Lauren had seen the wedding photos I took at a classmate’s wedding the year before and reached out to me straight away because she wanted the type of genuine emotions she saw in those photos to be what she could see for the rest of her life in her photos. I met up with Lauren and Chet on a chilly day in Boston for their engagement session and we just connected. There was a joy for life and each other that existed between them that no one could disrupt and it was breathtaking. I began counting down the days until their wedding.
And then 2017 hit me, and it hit me hard – bulldozer and backhoe through a gorgeous Victorian home then doused in gasoline and set ablaze kinda hard. The months of September and October were a blur for me as I questioned my worth, my identity, my purpose and the very meaning of love. Lauren & Chet’s wedding was my last wedding of that season and I arrived onsite a cracking, hollow version of myself that felt ready to crumble at any given moment. I felt like a mere echo of life.
And then I saw love in a way I felt I had never seen before.

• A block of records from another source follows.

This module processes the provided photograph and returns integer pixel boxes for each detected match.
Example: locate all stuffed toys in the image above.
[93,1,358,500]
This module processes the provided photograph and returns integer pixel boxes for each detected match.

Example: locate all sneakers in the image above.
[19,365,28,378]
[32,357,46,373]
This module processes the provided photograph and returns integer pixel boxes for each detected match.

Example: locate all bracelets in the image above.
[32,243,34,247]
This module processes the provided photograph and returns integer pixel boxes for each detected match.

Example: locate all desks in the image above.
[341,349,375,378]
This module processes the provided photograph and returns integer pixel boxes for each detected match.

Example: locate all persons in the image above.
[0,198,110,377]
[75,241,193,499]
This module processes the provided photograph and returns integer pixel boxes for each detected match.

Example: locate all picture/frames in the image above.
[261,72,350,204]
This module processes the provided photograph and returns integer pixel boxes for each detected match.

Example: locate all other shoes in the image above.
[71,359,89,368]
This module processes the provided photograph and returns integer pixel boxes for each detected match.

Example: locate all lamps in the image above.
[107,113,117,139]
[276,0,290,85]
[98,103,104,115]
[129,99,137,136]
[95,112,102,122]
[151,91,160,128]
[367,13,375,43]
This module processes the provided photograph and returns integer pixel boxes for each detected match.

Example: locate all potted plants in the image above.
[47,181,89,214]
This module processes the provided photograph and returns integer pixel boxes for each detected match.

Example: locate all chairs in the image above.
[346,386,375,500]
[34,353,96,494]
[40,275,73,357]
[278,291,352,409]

Lauren is the spice of life encapsulated into this tiny vibrant body. She greeted me in a cookie monster onesie in the gorgeous Mansion on Turner Hill absolutely beaming. Chet is the exclamation point to everything that deserves celebration – even small things that others may overlook. The two of them are an unstoppable pair. The way they looked at each other, adored each other, enjoyed each other, supported each other… There was something different I hadn’t seen or experienced quite like this – and they made me feel a part of the magic that was there.

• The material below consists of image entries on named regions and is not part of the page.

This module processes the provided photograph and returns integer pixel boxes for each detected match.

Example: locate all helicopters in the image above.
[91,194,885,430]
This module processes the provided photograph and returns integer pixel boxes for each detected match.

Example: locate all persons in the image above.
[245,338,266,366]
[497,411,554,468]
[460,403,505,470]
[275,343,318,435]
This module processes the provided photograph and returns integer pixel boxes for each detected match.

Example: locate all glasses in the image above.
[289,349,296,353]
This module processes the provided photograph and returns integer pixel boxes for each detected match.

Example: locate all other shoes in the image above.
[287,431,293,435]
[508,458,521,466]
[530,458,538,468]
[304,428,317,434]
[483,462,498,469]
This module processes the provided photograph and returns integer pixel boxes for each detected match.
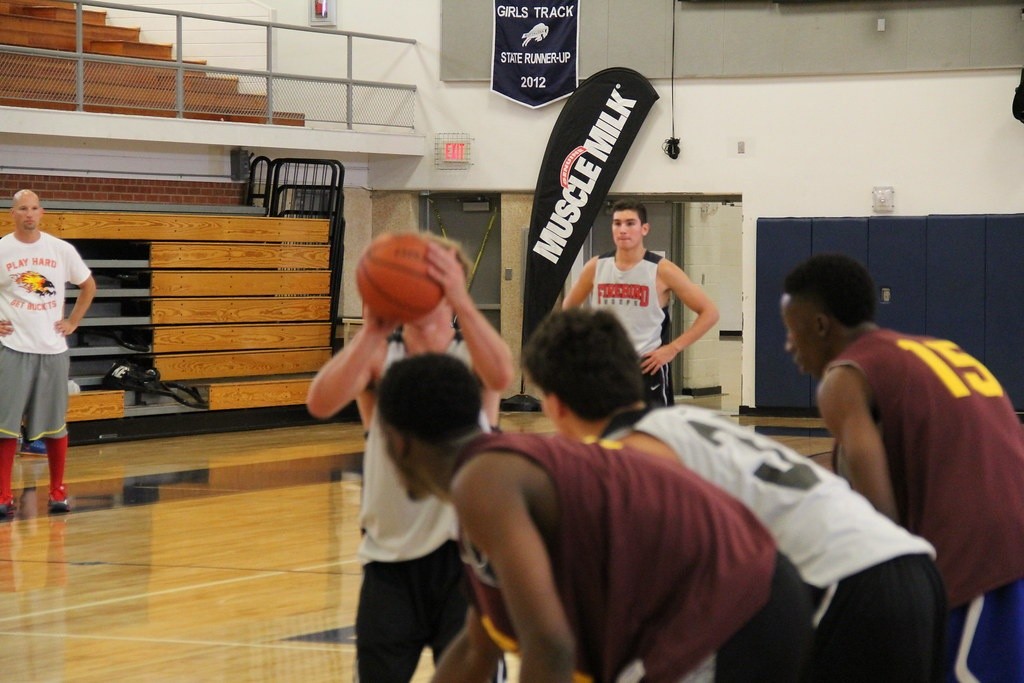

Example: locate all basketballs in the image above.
[354,230,448,326]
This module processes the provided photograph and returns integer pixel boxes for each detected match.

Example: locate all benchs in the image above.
[65,372,315,423]
[0,0,306,126]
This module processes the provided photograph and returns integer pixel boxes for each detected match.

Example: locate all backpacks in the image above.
[102,361,172,406]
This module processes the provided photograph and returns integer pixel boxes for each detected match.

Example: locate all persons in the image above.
[562,198,720,411]
[0,189,95,517]
[306,234,513,683]
[377,352,813,683]
[518,307,949,683]
[781,253,1024,683]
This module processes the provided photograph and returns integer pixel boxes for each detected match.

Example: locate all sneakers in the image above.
[0,494,16,521]
[48,484,69,512]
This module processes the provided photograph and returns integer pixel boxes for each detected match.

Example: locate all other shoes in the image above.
[22,438,47,453]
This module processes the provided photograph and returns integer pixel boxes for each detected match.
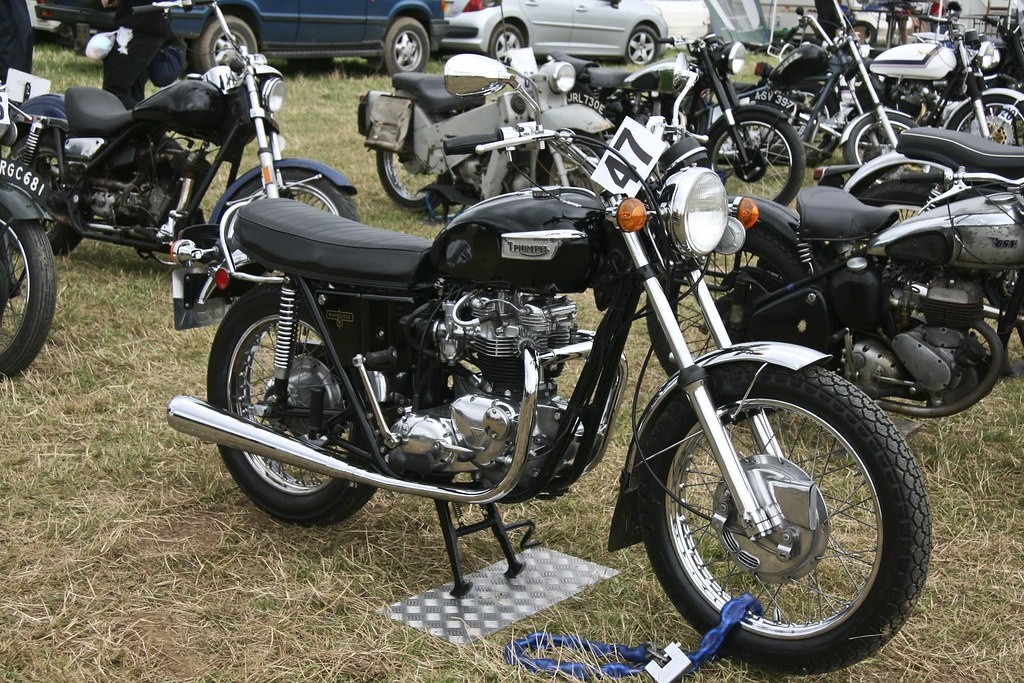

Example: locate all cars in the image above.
[430,1,713,67]
[31,0,451,75]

There was just something about the way they gravitated to their differences as empowerment and how they beamed with pride for each other’s accomplishments and genuinely were their true selves with one another without a care in the world… I just had this overwhelming feeling that this is what it was supposed to look like and feel like when you love the right person. I felt like I hadn’t seen this exist, or maybe I had been blind to it for so long. I wasn’t able to process it all as it happened, but I still look back to this day and I know…
This was the day that hope wrapped its fingers around the last bits of my heart that believed in the existence of real, genuine love in this world – and it never let go.
So here we are, four years down the road. I have photographed more weddings with Lauren & Chet in attendance and relished in every bit of the presence of their joy. Lauren & Chet have celebrated moves and job changes and home ownership and receiving their respective PhDs. I’ve healed and grown and become more joyful and hopeful – and I’ve met the happiest, most loving and supportive man who celebrates all my quirks as much as I celebrate his, and I cannot wait for our wedding in September.
Lauren & Chet, cheers to the joy you bring everywhere you go – and for the hope that you placed in my life which brought a light in the darkest places and set me on the path to where I am today. My dearest “cookie monster bride” and her “Patriots loving husband” will forever have a place in my story. Thank you from the deepest part of my soul, lovelies.